Terra Luna was never marketed as a scam. Founded by Do Kwon and Daniel Shin, it was one of the most hyped Layer 1 ecosystems of the 2021 bull market, with a $20 billion stablecoin (UST) and an Anchor Protocol yield product paying 20% on stablecoin deposits. At its peak, LUNA traded near $120 and had a market cap exceeding $40 billion. Academic researchers wrote papers on it. VCs publicly defended its mechanism design.
In May 2022, it collapsed. UST depegged, LUNA’s supply expanded from 340 million to more than 6.5 trillion tokens in a week as the protocol’s mint-and-burn mechanism imploded, and the price went from $80 to effectively zero. An estimated $60 billion in total market value vanished. Terra’s Luna Foundation Guard spent more than $3 billion in Bitcoin reserves trying to defend the peg, and the Bitcoin was drained in days.
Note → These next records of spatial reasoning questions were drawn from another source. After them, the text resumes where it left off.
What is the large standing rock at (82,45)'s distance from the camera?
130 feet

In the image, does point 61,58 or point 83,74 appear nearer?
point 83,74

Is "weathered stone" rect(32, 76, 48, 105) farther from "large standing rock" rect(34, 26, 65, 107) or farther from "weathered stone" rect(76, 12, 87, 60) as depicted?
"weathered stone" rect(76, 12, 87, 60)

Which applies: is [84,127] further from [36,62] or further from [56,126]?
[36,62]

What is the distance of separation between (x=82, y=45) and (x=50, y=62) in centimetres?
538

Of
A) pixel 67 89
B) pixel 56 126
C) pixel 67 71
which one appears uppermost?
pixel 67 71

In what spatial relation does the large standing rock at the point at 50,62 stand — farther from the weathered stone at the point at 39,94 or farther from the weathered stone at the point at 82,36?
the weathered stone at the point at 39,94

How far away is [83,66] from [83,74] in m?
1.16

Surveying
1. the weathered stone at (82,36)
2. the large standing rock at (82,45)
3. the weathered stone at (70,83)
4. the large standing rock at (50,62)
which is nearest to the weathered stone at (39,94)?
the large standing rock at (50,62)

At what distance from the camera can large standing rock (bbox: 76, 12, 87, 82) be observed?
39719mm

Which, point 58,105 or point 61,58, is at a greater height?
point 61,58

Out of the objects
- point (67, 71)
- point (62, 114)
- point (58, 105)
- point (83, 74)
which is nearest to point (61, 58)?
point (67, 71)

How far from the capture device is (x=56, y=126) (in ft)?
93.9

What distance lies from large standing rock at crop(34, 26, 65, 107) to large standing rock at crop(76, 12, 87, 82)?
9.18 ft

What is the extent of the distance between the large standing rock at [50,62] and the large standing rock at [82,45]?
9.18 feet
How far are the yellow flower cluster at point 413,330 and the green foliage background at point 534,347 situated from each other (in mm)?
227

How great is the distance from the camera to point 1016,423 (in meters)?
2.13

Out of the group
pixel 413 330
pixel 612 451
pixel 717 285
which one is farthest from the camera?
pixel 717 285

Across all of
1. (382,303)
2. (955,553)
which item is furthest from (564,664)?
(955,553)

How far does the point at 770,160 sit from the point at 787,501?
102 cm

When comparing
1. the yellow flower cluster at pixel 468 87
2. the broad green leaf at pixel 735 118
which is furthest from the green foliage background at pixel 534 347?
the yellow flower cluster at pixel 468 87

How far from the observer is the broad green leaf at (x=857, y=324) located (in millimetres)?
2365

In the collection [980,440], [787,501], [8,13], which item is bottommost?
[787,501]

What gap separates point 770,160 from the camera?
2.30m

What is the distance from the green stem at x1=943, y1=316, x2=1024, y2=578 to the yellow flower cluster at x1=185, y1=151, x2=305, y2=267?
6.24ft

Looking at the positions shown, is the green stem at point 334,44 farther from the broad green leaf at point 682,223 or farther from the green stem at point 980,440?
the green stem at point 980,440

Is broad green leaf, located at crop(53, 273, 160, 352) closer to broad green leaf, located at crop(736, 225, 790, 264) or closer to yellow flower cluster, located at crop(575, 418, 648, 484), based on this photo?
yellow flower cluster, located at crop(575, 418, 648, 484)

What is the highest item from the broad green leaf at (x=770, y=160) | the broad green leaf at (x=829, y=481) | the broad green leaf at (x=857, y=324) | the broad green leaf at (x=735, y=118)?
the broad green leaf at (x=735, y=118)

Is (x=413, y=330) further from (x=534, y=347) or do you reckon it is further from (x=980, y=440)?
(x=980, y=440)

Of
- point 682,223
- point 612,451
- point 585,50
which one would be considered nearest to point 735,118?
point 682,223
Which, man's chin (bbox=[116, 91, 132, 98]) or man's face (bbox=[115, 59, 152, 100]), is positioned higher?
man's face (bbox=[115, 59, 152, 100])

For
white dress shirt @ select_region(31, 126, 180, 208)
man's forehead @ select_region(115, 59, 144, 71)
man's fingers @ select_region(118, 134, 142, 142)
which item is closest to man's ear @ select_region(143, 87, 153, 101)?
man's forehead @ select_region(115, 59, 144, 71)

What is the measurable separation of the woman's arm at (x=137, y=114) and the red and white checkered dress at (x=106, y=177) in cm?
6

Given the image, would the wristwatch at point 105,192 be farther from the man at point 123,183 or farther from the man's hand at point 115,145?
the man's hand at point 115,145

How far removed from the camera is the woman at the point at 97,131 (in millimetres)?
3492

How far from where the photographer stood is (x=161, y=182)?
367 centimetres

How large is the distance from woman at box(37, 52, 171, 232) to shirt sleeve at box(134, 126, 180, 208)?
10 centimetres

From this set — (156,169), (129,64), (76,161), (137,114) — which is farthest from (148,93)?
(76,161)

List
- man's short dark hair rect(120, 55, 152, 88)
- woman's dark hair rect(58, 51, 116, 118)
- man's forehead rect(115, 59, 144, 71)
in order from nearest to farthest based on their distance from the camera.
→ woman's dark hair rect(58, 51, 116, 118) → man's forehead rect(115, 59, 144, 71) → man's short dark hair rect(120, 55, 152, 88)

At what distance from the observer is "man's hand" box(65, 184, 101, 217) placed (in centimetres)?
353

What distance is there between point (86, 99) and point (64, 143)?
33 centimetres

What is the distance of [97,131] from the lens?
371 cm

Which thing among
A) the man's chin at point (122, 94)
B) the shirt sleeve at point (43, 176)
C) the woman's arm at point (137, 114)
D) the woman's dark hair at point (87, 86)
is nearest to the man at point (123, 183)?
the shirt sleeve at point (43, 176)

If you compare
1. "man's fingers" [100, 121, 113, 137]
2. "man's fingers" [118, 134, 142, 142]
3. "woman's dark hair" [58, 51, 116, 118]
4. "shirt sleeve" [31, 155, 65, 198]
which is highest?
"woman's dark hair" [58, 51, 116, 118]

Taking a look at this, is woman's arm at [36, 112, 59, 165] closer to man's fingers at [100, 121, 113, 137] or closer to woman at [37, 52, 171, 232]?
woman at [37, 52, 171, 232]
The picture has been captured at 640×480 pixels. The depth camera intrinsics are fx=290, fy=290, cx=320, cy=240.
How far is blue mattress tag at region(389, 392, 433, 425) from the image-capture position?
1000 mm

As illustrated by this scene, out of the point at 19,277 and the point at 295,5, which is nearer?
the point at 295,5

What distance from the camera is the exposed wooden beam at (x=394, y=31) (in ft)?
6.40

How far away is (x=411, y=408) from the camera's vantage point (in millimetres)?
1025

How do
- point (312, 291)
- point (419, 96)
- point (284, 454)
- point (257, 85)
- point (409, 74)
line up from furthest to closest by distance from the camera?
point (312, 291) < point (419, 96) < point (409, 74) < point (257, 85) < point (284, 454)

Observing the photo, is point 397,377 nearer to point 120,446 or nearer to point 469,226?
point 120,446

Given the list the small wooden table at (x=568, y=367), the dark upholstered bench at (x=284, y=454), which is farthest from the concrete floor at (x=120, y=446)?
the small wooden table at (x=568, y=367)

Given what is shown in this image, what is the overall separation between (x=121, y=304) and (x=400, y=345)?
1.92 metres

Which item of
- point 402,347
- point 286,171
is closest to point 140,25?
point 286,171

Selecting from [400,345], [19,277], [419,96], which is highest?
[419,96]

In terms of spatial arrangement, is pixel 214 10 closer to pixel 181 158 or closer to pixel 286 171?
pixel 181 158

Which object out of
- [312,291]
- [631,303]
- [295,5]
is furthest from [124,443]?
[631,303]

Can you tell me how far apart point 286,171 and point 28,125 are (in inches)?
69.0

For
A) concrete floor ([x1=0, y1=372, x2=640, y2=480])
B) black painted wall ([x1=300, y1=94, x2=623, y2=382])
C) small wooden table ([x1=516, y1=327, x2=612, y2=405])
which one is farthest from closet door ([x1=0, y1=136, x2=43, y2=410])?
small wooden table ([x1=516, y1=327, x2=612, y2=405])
Do Kwon initially proposed a hard fork creating a new LUNA chain, leaving the original as “LUNA Classic.” The hard fork was executed but the new token launched at a fraction of its previous market cap. Legal consequences came swiftly: South Korean prosecutors issued arrest warrants for Kwon in September 2022. He was arrested in Montenegro in March 2023 while attempting to board a flight with a forged passport, then extradited. The SEC filed civil fraud charges accusing Kwon of misleading investors about the stability of UST.
Whether Terra was a rug depends on definition. Most of the team didn’t steal funds directly. But the mechanism was arguably designed to fail in a crisis, and the team’s public statements during the collapse misled retail holders into staying in positions that were about to go to zero. From a retail investor’s perspective, the distinction between fraud and catastrophic design failure was meaningless. The money was gone either way, and Terra became the biggest lesson in crypto history about the danger of endogenously collateralized stablecoins.